■ **What is required**
Write each of the records out again exactly.
------
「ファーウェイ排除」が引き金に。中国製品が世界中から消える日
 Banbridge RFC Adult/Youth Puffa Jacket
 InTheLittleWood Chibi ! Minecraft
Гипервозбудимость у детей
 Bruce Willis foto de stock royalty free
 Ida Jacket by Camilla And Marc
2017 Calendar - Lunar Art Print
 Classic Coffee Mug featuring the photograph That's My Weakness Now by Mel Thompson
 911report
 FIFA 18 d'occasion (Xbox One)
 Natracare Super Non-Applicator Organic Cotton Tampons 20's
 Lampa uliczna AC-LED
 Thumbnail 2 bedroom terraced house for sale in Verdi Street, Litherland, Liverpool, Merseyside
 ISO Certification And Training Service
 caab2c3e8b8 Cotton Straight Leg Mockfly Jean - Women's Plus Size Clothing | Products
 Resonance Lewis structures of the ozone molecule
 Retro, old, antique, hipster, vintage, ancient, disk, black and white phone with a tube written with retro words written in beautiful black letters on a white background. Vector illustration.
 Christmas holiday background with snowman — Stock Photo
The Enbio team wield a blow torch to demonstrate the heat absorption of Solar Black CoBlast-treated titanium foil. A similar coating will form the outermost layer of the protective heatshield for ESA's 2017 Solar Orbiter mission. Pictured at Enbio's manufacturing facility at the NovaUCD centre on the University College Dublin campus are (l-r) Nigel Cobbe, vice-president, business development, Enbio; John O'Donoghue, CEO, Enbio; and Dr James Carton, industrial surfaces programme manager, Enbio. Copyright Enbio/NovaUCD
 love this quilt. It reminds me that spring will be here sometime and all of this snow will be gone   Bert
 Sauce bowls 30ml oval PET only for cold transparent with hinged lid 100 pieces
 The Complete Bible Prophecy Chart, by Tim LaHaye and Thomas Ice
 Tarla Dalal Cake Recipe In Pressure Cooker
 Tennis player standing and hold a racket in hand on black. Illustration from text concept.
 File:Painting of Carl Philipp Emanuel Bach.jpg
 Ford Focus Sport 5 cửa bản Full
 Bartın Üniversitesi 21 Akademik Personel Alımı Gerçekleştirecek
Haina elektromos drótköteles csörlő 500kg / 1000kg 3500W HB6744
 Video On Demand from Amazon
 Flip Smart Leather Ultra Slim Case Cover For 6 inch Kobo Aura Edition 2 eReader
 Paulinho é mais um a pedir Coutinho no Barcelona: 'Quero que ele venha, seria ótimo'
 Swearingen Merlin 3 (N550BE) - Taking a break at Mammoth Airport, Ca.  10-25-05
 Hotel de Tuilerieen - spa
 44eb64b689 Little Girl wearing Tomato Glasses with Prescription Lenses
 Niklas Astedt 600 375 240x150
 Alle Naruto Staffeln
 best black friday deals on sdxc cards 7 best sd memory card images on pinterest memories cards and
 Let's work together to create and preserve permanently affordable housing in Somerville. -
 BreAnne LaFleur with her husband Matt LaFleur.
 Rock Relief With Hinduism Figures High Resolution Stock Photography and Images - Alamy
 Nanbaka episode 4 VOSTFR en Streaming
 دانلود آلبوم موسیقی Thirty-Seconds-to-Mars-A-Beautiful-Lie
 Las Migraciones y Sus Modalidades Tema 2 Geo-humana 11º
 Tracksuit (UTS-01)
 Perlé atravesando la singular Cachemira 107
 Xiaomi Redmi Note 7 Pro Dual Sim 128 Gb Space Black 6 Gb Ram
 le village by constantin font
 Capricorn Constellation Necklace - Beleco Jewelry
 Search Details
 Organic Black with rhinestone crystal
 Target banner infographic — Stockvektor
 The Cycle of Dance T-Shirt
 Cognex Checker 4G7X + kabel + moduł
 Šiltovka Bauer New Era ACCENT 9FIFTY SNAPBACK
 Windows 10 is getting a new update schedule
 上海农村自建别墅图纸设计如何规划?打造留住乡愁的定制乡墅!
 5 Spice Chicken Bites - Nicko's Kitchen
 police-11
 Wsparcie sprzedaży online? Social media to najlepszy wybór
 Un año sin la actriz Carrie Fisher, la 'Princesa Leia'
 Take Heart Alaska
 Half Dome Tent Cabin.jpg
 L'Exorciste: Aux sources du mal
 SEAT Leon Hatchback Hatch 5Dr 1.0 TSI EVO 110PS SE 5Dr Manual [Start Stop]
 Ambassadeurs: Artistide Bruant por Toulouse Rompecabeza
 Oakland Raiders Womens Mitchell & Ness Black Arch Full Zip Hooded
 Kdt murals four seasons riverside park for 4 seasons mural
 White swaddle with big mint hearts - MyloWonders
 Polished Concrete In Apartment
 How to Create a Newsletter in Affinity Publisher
------
■ **Problem solution**
「ファーウェイ排除」が引き金に。中国製品が世界中から消える日
 Banbridge RFC Adult/Youth Puffa Jacket
 InTheLittleWood Chibi ! Minecraft
Гипервозбудимость у детей
 Bruce Willis foto de stock royalty free
 Ida Jacket by Camilla And Marc
2017 Calendar - Lunar Art Print
 Classic Coffee Mug featuring the photograph That's My Weakness Now by Mel Thompson
 911report
 FIFA 18 d'occasion (Xbox One)
 Natracare Super Non-Applicator Organic Cotton Tampons 20's
 Lampa uliczna AC-LED
 Thumbnail 2 bedroom terraced house for sale in Verdi Street, Litherland, Liverpool, Merseyside
 ISO Certification And Training Service
 caab2c3e8b8 Cotton Straight Leg Mockfly Jean - Women's Plus Size Clothing | Products
 Resonance Lewis structures of the ozone molecule
 Retro, old, antique, hipster, vintage, ancient, disk, black and white phone with a tube written with retro words written in beautiful black letters on a white background. Vector illustration.
 Christmas holiday background with snowman — Stock Photo
The Enbio team wield a blow torch to demonstrate the heat absorption of Solar Black CoBlast-treated titanium foil. A similar coating will form the outermost layer of the protective heatshield for ESA's 2017 Solar Orbiter mission. Pictured at Enbio's manufacturing facility at the NovaUCD centre on the University College Dublin campus are (l-r) Nigel Cobbe, vice-president, business development, Enbio; John O'Donoghue, CEO, Enbio; and Dr James Carton, industrial surfaces programme manager, Enbio. Copyright Enbio/NovaUCD
 love this quilt. It reminds me that spring will be here sometime and all of this snow will be gone   Bert
 Sauce bowls 30ml oval PET only for cold transparent with hinged lid 100 pieces
 The Complete Bible Prophecy Chart, by Tim LaHaye and Thomas Ice
 Tarla Dalal Cake Recipe In Pressure Cooker
 Tennis player standing and hold a racket in hand on black. Illustration from text concept.
 File:Painting of Carl Philipp Emanuel Bach.jpg
 Ford Focus Sport 5 cửa bản Full
 Bartın Üniversitesi 21 Akademik Personel Alımı Gerçekleştirecek
Haina elektromos drótköteles csörlő 500kg / 1000kg 3500W HB6744
 Video On Demand from Amazon
 Flip Smart Leather Ultra Slim Case Cover For 6 inch Kobo Aura Edition 2 eReader
 Paulinho é mais um a pedir Coutinho no Barcelona: 'Quero que ele venha, seria ótimo'
 Swearingen Merlin 3 (N550BE) - Taking a break at Mammoth Airport, Ca.  10-25-05
 Hotel de Tuilerieen - spa
 44eb64b689 Little Girl wearing Tomato Glasses with Prescription Lenses
 Niklas Astedt 600 375 240x150
 Alle Naruto Staffeln
 best black friday deals on sdxc cards 7 best sd memory card images on pinterest memories cards and
 Let's work together to create and preserve permanently affordable housing in Somerville. -
 BreAnne LaFleur with her husband Matt LaFleur.
 Rock Relief With Hinduism Figures High Resolution Stock Photography and Images - Alamy
 Nanbaka episode 4 VOSTFR en Streaming
 دانلود آلبوم موسیقی Thirty-Seconds-to-Mars-A-Beautiful-Lie
 Las Migraciones y Sus Modalidades Tema 2 Geo-humana 11º
 Tracksuit (UTS-01)
 Perlé atravesando la singular Cachemira 107
 Xiaomi Redmi Note 7 Pro Dual Sim 128 Gb Space Black 6 Gb Ram
 le village by constantin font
 Capricorn Constellation Necklace - Beleco Jewelry
 Search Details
 Organic Black with rhinestone crystal
 Target banner infographic — Stockvektor
 The Cycle of Dance T-Shirt
 Cognex Checker 4G7X + kabel + moduł
 Šiltovka Bauer New Era ACCENT 9FIFTY SNAPBACK
 Windows 10 is getting a new update schedule
 上海农村自建别墅图纸设计如何规划?打造留住乡愁的定制乡墅!
 5 Spice Chicken Bites - Nicko's Kitchen
 police-11
 Wsparcie sprzedaży online? Social media to najlepszy wybór
 Un año sin la actriz Carrie Fisher, la 'Princesa Leia'
 Take Heart Alaska
 Half Dome Tent Cabin.jpg
 L'Exorciste: Aux sources du mal
 SEAT Leon Hatchback Hatch 5Dr 1.0 TSI EVO 110PS SE 5Dr Manual [Start Stop]
 Ambassadeurs: Artistide Bruant por Toulouse Rompecabeza
 Oakland Raiders Womens Mitchell & Ness Black Arch Full Zip Hooded
 Kdt murals four seasons riverside park for 4 seasons mural
 White swaddle with big mint hearts - MyloWonders
 Polished Concrete In Apartment
 How to Create a Newsletter in Affinity Publisher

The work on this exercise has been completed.